What to do: Look at each line of the records and count those with "Tanzania" in them. Please answer with the count alone.

Extracted records:
________________________
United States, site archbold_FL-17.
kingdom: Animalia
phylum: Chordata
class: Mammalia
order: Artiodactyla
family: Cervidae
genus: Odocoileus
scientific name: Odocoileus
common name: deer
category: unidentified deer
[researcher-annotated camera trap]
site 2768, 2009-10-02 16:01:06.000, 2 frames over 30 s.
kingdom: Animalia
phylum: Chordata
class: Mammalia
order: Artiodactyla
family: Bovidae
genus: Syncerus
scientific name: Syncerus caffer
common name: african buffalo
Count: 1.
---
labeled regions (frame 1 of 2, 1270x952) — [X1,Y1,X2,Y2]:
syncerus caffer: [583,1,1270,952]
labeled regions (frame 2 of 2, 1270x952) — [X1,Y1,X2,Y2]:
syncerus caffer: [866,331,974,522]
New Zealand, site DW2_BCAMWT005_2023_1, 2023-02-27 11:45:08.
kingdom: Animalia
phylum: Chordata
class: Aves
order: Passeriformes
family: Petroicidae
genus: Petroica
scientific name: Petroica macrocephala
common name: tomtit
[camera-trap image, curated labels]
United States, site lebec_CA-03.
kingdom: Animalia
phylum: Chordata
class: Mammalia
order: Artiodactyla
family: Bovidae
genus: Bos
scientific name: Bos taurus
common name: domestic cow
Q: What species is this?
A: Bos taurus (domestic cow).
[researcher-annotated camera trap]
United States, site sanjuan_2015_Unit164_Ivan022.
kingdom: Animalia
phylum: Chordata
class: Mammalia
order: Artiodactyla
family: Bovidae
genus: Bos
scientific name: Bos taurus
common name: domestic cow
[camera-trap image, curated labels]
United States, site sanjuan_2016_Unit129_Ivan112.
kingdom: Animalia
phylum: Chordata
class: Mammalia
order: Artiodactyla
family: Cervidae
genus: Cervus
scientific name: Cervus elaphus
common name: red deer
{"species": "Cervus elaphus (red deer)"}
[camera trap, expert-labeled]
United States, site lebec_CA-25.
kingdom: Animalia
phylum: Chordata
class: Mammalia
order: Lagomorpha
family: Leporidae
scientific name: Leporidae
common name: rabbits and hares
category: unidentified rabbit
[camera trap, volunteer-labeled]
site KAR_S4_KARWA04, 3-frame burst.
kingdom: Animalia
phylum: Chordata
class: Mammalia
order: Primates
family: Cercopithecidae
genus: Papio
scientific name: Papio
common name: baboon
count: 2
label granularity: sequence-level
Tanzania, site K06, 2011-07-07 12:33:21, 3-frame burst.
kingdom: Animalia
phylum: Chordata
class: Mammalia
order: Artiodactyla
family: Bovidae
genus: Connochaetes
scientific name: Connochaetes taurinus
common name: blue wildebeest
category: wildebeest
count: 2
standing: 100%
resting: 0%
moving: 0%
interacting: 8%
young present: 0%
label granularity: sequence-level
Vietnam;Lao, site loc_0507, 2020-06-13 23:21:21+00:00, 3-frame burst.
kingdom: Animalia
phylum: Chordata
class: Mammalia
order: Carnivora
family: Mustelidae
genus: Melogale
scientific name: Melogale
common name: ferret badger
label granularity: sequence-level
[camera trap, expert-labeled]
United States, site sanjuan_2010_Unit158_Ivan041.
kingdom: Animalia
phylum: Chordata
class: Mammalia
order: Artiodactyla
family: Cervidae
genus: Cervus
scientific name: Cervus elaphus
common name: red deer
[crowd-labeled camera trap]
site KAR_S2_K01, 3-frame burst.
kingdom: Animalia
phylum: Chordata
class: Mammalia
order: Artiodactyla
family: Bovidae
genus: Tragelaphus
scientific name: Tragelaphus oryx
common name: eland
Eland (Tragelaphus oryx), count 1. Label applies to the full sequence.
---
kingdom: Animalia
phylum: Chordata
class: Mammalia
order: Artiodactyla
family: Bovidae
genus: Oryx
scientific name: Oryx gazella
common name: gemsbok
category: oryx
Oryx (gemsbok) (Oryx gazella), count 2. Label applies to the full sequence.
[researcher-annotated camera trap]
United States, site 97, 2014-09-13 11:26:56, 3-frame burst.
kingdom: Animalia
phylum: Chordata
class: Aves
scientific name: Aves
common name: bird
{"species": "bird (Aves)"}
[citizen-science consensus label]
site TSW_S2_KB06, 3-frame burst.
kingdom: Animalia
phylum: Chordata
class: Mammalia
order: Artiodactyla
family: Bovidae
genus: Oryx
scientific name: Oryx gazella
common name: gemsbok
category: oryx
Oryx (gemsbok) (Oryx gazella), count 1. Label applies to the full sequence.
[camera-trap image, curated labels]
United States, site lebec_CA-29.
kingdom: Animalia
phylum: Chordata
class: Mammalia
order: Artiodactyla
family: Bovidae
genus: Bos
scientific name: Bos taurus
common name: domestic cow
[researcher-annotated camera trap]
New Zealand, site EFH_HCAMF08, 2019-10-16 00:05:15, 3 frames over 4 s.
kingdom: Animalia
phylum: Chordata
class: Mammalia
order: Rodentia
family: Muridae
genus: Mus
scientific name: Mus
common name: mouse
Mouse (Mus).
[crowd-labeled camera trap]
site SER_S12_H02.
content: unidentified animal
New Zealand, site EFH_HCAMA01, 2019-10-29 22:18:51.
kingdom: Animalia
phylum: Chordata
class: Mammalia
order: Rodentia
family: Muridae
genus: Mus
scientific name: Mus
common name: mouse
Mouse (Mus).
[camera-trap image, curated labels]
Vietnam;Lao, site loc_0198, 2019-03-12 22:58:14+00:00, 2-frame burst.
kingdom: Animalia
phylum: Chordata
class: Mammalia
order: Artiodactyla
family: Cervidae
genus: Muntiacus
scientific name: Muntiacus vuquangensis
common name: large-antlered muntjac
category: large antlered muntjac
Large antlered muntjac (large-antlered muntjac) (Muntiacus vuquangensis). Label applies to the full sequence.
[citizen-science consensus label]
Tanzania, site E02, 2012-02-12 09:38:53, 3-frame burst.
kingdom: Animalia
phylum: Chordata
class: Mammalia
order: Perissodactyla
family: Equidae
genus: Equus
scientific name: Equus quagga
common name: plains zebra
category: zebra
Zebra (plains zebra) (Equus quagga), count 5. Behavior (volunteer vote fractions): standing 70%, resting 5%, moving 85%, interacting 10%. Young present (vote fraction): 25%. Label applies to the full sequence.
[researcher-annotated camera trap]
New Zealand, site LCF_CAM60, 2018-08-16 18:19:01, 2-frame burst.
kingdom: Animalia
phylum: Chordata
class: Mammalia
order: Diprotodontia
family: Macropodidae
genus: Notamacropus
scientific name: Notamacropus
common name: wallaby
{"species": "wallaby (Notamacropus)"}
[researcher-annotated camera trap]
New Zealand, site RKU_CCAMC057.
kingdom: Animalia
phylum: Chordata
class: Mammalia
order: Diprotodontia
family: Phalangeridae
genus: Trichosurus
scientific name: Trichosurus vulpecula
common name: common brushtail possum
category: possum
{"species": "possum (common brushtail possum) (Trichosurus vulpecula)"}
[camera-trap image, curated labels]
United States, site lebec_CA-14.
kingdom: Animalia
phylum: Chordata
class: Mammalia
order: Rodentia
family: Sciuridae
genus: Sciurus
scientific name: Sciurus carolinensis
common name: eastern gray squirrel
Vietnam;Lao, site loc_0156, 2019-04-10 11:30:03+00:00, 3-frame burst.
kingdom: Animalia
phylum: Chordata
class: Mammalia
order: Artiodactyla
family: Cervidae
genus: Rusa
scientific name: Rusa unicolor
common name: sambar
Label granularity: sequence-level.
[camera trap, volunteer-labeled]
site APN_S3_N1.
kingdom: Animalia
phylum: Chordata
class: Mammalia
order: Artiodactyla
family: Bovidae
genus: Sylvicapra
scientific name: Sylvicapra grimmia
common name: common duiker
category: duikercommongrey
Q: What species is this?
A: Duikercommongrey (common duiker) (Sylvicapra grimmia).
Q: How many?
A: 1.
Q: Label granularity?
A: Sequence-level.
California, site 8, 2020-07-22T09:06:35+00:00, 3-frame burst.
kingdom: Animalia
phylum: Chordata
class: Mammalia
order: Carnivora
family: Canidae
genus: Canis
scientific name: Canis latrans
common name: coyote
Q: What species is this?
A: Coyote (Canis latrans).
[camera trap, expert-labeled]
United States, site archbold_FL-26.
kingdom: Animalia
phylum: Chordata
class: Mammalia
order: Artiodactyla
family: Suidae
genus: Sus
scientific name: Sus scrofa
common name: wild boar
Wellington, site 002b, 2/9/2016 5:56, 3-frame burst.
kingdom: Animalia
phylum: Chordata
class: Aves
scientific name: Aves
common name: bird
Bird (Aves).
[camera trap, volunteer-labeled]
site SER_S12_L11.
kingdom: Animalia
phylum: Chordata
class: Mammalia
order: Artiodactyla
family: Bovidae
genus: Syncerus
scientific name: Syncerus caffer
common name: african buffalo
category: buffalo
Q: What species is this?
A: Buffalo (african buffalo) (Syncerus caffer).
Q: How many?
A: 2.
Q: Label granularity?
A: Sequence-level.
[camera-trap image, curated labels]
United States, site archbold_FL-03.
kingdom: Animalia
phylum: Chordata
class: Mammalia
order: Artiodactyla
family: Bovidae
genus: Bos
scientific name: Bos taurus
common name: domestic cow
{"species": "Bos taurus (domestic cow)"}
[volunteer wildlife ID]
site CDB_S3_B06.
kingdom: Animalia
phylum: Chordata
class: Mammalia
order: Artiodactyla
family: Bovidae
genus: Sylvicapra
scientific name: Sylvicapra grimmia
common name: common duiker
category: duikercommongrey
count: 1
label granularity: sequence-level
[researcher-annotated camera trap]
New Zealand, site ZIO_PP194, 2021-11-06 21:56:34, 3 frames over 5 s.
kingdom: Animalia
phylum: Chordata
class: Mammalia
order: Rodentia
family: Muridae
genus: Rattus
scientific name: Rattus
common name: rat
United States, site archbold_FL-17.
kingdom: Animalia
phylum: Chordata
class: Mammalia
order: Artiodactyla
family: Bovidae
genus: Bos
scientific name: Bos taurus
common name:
________________________
Response box: 2